▶ **Exercise details**:
Copy everything in the corpus-building guide below, from "- Second, copy-paste" down to "categories down below.", word for word.

▶ **Text provided**:
----------------------------------------
How to use
1. How to create a corpus (dataset)
This tool will analyze a corpus (a dataset) of text documents. Each document is simply a bit of text that you found on the web (or elsewhere). It can be as short as a sentence, or as long as a newspaper article. But it has to be just text (no images or other media).
First, let’s see how it works, then we will see where to find documents and how to select them.
How to get started
Click on “Get started” in the menu to load the “Documents” page.
If you just want to see the tool in action, load an example from the menu at the bottom of the screen.

If you want to make your own corpus, then click on “Add document” to start editing your first document.

This will open an interface to edit your first document.

A document consists of three parts:
- A title
- Textual content
- A category
How to fill a document
Let’s assume that you have a source of information, like a Wikipedia page, to use as a document.
- First, give a title. You can invent it, or reuse your source’s title (if it has one). It is just a way to identify your document easily. Type it in the top field of the interface.
- Second, copy-paste the textual content of your source into the middle field of the interface.
- Third, type a category in the bottom field. Be consistent in your spelling, or else each different spelling will count as a different category. We explain how to decide categories down below.
Once you have filled all three parts, you can save your document by clicking on the “Save” button. Note that you cannot save your document if it is not complete.
----------------------------------------
▶ **Extracted records**:
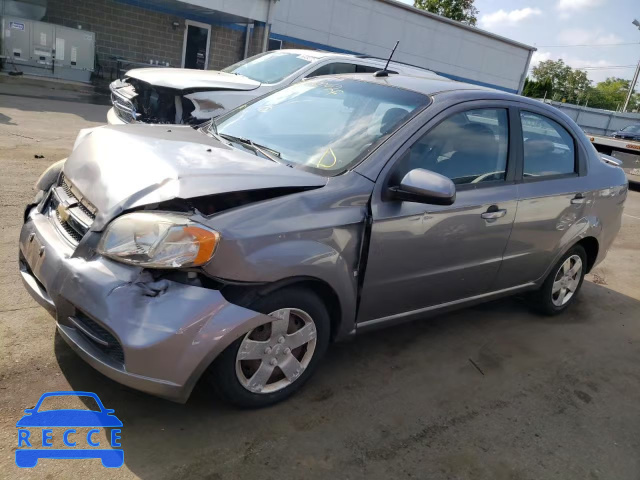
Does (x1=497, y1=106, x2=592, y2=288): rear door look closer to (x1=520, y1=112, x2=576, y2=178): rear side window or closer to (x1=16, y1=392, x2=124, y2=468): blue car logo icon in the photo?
(x1=520, y1=112, x2=576, y2=178): rear side window

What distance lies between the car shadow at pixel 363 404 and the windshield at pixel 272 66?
484 cm

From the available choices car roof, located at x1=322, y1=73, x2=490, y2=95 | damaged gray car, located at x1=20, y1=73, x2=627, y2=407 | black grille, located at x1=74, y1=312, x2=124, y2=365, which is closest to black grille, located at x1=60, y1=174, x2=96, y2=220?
damaged gray car, located at x1=20, y1=73, x2=627, y2=407

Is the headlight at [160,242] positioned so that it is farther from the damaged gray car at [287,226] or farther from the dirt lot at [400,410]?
the dirt lot at [400,410]

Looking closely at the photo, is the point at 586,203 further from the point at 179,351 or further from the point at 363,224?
the point at 179,351

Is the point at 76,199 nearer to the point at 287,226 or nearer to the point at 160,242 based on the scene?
the point at 160,242

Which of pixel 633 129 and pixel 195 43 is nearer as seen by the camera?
pixel 633 129

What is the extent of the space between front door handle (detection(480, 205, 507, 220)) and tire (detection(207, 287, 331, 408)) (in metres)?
1.33

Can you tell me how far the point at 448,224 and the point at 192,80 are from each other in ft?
15.2

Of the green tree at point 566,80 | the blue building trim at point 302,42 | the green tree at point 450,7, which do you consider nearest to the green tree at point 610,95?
the green tree at point 566,80

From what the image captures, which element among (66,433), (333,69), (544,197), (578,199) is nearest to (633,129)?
(333,69)

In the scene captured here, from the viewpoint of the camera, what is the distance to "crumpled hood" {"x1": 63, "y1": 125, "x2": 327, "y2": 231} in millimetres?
2551

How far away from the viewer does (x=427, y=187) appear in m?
2.86

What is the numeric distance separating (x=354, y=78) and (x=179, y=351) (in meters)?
2.39

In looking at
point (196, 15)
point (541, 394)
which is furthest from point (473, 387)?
point (196, 15)
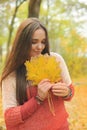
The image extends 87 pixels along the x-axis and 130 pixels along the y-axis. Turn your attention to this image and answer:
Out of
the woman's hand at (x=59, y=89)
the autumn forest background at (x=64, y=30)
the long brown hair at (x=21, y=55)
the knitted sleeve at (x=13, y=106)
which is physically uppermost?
the long brown hair at (x=21, y=55)

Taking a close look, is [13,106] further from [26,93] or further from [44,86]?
[44,86]

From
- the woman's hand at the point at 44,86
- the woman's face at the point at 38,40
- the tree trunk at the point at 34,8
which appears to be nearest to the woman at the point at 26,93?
the woman's face at the point at 38,40

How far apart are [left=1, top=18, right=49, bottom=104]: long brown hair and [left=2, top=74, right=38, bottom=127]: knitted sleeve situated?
0.11 feet

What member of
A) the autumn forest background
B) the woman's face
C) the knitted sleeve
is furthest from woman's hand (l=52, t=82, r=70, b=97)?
the autumn forest background

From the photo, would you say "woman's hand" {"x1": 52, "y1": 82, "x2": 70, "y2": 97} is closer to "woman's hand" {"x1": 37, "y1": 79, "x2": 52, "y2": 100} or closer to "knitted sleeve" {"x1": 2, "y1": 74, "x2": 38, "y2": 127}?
"woman's hand" {"x1": 37, "y1": 79, "x2": 52, "y2": 100}

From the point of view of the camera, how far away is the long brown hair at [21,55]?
2201mm

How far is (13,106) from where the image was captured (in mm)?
2188

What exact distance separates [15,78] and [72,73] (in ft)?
73.3

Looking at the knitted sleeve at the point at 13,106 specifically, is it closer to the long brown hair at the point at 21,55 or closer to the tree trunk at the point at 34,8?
the long brown hair at the point at 21,55

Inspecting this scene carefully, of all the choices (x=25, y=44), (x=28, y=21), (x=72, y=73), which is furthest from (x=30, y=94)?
(x=72, y=73)

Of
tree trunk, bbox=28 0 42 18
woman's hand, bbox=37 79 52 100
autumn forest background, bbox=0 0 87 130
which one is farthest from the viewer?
autumn forest background, bbox=0 0 87 130

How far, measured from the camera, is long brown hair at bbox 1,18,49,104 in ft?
7.22

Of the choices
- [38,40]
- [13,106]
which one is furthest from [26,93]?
[38,40]

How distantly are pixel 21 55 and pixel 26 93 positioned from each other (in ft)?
0.81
----------------------------------------
▶ **Result of the task**:
- Second, copy-paste the textual content of your source into the middle field of the interface.
- Third, type a category in the bottom field. Be consistent in your spelling, or else each different spelling will count as a different category. We explain how to decide categories down below.